Recovery and stigma

SAMHSA did a survey of attitudes toward addiction and recovery. The press release paints a very optimistic picture, but the full report tells me that we have a long way to go.

30% of respondents said they’d think less of a friend with a drug problem and 18% said they’d think less of a friend in recovery. 66% said that they would be comfortable being friends with someone in recovery, 63% would be comfortable working with someone in recovery and 57% would be comfortable living next door to someone in recovery.

I’m not sure how to feel about this, but I suspect we’re supposed to be thrilled. I don’t find it very encouraging. Polls about attitudes toward gay people offer more optimistic numbers for gay rights activists and they still face considerable stigma and ballot initiatives in every election cycle.
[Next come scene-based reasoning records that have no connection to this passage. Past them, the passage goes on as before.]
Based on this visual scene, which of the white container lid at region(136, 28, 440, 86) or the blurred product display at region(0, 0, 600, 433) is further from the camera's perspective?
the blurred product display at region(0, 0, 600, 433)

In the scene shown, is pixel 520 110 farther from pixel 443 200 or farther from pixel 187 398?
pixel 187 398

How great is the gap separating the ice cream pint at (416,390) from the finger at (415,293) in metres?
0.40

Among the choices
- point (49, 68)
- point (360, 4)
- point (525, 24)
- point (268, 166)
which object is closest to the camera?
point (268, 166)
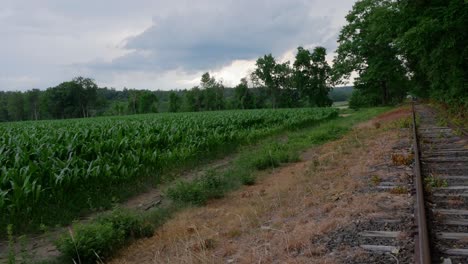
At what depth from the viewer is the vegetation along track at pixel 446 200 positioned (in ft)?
12.5

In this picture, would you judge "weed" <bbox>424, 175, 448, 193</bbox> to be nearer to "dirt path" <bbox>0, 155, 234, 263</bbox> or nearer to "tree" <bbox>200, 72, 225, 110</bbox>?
"dirt path" <bbox>0, 155, 234, 263</bbox>

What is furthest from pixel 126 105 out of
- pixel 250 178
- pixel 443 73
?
pixel 250 178

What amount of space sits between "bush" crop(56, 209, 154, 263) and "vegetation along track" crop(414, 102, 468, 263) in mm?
4052

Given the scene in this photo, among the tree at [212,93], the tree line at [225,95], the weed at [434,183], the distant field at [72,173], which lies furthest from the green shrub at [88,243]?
the tree at [212,93]

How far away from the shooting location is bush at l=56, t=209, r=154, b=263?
16.7 feet

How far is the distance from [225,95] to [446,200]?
111597 mm

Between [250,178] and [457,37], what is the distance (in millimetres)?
11790

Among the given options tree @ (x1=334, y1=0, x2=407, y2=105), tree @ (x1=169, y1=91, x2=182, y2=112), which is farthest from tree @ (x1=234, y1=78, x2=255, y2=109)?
tree @ (x1=334, y1=0, x2=407, y2=105)

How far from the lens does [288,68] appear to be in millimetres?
97812

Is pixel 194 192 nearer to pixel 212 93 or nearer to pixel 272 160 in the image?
pixel 272 160

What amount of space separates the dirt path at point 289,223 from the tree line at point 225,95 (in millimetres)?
82726

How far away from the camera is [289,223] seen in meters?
5.47

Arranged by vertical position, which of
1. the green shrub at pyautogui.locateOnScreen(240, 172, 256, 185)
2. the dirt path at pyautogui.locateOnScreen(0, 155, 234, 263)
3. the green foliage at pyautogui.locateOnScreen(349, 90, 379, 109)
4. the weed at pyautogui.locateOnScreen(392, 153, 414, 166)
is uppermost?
the green foliage at pyautogui.locateOnScreen(349, 90, 379, 109)

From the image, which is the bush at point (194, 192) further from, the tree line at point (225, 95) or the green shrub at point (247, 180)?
the tree line at point (225, 95)
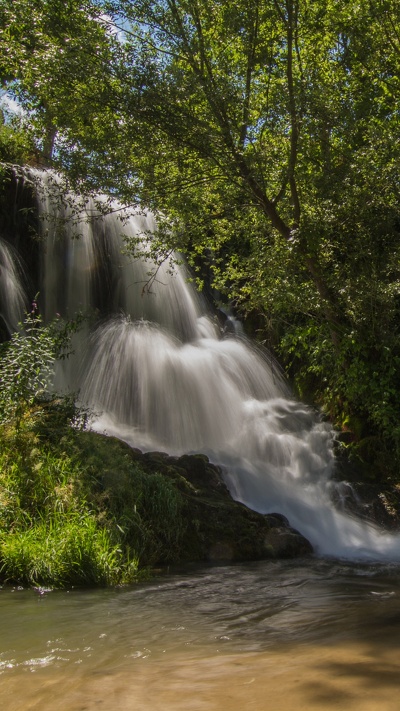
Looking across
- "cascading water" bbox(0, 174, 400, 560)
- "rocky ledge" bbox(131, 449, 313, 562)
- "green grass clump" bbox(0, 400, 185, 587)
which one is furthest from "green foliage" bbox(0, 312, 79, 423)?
"rocky ledge" bbox(131, 449, 313, 562)

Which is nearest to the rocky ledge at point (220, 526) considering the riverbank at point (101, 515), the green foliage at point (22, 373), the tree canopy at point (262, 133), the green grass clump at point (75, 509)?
the riverbank at point (101, 515)

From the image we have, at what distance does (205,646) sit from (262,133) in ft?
29.7

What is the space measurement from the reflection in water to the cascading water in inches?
132

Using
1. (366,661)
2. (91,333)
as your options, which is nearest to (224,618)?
(366,661)

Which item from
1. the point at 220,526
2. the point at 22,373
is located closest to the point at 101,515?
the point at 220,526

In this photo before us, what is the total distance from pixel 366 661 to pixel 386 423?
8.48 m

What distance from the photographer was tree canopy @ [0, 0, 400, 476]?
9.86 metres

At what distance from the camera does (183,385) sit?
1355 cm

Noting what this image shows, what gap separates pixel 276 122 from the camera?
10570 mm

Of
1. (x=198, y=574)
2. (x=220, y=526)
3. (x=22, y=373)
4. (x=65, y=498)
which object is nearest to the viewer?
(x=198, y=574)

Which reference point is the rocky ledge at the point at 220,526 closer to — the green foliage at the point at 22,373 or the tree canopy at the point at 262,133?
the green foliage at the point at 22,373

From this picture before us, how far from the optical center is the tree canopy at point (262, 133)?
9859 millimetres

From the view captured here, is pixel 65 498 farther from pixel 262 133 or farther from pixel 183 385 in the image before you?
pixel 262 133

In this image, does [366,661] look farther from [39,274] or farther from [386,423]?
[39,274]
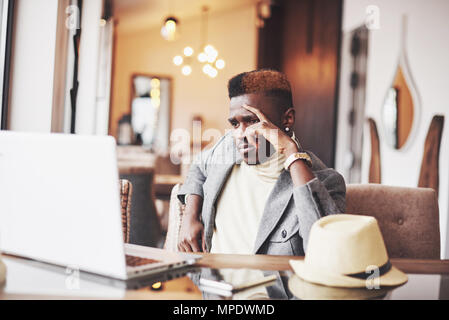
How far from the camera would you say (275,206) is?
1.28 m

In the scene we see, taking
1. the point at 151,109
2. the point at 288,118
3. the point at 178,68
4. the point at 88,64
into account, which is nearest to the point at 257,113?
the point at 288,118

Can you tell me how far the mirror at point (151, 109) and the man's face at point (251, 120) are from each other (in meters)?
7.40

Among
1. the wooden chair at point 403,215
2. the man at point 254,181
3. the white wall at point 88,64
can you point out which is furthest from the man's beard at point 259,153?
the white wall at point 88,64

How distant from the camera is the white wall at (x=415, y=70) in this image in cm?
267

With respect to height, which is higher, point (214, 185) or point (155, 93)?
point (155, 93)

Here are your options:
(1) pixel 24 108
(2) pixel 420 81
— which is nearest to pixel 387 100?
(2) pixel 420 81

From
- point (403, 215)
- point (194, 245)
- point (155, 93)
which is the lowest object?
point (194, 245)

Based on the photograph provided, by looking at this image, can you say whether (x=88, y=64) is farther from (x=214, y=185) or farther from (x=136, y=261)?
(x=136, y=261)

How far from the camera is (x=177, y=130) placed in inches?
343

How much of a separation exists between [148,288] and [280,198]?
57 centimetres

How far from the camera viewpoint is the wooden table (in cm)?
76

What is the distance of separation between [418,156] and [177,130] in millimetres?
6207

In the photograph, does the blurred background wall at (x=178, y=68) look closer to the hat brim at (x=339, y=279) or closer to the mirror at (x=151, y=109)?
the mirror at (x=151, y=109)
I understand that this kind of process is important, but I sort of resent people even being asked whether they are comfortable with me. I don’t really care if they’re comfortable with me. What I do care about is whether they are willing to extend community help and support to the addict who is still suffering. Clearly, we’re not there.

I also want to normalize recovery just as much as the next guy, but I’m a little worried that our advocacy of recovery may inadvertently reinforce stigma against active addicts by emphasizing, “We’re in recovery! You have nothing to fear from us.” As a person in recovery, I don’t need anyone’s acceptance and I wonder if promoting recovery is really the best way to soften attitudes toward active addicts.

Some of the more troubling findings included that about 40% respondents believe that addicts and alcoholics had only themselves to blame and 42% believe that illicit drug addicts can’t recover.

I’m not sure what to make of the prevention attitudes. I suspect SAMHSA finds them encouraging, but I assume that they are more symptomatic of the belief that addiction has a lot to do with a person “losing their way”, “getting hooked”, or falling in with the wrong crowd.”

One more question (to add to the meandering nature of this post). How might current efforts to define “recovery” in a specific, yet inclusive way, affect social attitudes toward addicts?

Okay, another question. Are the motivations to include non-abstinent addicts as “recovering” inclusive compatible with neurobiology and the stigma reduction agenda?

2 thoughts on “Recovery and stigma

  1. hi i am doing my thesis on the stigma faced by those in recovery (especially women) do you have any material on it?

  2. Pamela Woll published a very good manual on stigma reduction through GLATTC and Bill White has written several articles on the subject, his book "Slaying the Dragon" also has a a lot on the subject.